Update the data below by replacing "nearest" with "closest" and changing nothing else. Leave the pictures out of your answer.
======== Stored records ========
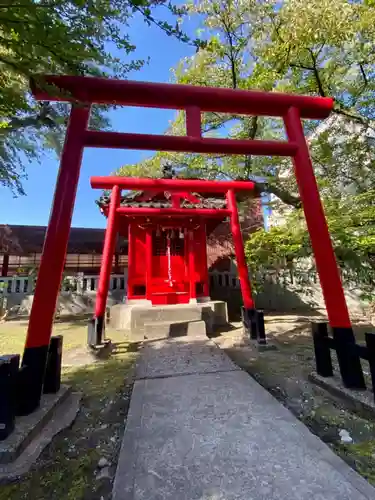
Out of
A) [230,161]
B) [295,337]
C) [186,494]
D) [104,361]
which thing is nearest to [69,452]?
========
• Written reply
Out of
A) [230,161]
B) [295,337]
C) [186,494]
D) [104,361]
which thing is closest to [69,452]?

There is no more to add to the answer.